AIM OF THE EXERCISE =
Copy the following material word for word, every line in order.

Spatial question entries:

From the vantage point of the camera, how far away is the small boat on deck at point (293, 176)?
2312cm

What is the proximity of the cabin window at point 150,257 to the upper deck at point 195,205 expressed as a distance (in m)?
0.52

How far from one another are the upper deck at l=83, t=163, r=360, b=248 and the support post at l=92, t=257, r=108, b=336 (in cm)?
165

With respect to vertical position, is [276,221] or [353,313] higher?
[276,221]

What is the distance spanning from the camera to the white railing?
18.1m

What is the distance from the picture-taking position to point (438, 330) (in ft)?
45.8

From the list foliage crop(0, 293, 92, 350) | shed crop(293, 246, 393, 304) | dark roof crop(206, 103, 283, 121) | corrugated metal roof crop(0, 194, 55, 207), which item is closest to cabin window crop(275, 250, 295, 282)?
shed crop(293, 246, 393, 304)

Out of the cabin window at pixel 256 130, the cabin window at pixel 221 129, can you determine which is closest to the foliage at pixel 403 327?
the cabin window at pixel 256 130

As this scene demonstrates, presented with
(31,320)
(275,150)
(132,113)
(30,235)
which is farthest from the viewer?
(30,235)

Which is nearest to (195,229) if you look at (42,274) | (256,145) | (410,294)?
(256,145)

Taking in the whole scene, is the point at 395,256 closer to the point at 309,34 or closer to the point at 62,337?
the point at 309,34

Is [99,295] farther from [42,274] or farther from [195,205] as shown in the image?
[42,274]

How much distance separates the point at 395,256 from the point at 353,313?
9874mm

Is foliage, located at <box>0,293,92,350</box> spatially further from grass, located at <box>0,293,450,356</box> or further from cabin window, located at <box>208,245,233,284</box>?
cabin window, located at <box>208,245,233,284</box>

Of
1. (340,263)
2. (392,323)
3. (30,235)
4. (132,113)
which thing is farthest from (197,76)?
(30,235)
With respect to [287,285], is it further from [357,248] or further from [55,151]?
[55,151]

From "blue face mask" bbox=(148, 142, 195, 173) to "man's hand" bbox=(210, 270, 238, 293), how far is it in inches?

EXERCISE RESPONSE =
From the vantage point of the camera, how far away is the small boat on deck at point (293, 176)?
2312cm

What is the proximity of the cabin window at point 150,257 to the upper deck at point 195,205 expressed as a distance (in m)?
0.52

How far from one another are the upper deck at l=83, t=163, r=360, b=248 and the support post at l=92, t=257, r=108, b=336 (in cm)?
165

With respect to vertical position, is [276,221] or [353,313] higher?
[276,221]

What is the distance spanning from the camera to the white railing?
18.1m

What is the distance from the picture-taking position to point (438, 330) (in ft)?
45.8

From the list foliage crop(0, 293, 92, 350) | shed crop(293, 246, 393, 304) | dark roof crop(206, 103, 283, 121) | corrugated metal roof crop(0, 194, 55, 207), which item is closest to cabin window crop(275, 250, 295, 282)?
shed crop(293, 246, 393, 304)

Out of the cabin window at pixel 256 130, the cabin window at pixel 221 129, can you determine which is closest to the foliage at pixel 403 327?
the cabin window at pixel 256 130

As this scene demonstrates, presented with
(31,320)
(275,150)
(132,113)
(30,235)
which is farthest from the viewer?
(30,235)

Which is nearest to (195,229) if you look at (42,274) | (256,145) | (410,294)?
(256,145)

Taking in the whole scene, is the point at 395,256 closer to the point at 309,34 or closer to the point at 62,337?
the point at 309,34

Is [99,295] farther from [42,274] or farther from [195,205] as shown in the image?
[42,274]

How much distance separates the point at 395,256 from the point at 353,313?
9874mm

Is foliage, located at <box>0,293,92,350</box> spatially further from grass, located at <box>0,293,450,356</box> or further from cabin window, located at <box>208,245,233,284</box>?
cabin window, located at <box>208,245,233,284</box>

Of
1. (340,263)
2. (392,323)
3. (30,235)
4. (132,113)
which thing is farthest from (197,76)?
(30,235)
With respect to [287,285], is it further from [357,248] or further from [55,151]?
[55,151]

From "blue face mask" bbox=(148, 142, 195, 173) to "man's hand" bbox=(210, 270, 238, 293), how far is it in inches?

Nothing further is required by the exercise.